::: Collected material :::

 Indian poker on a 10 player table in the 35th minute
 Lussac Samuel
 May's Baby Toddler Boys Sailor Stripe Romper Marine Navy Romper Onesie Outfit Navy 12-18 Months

:::

» **What is required**
Nothing in the data above may be skipped; repeat it all exactly.

» **Task answer**
 Indian poker on a 10 player table in the 35th minute
 Lussac Samuel
 May's Baby Toddler Boys Sailor Stripe Romper Marine Navy Romper Onesie Outfit Navy 12-18 Months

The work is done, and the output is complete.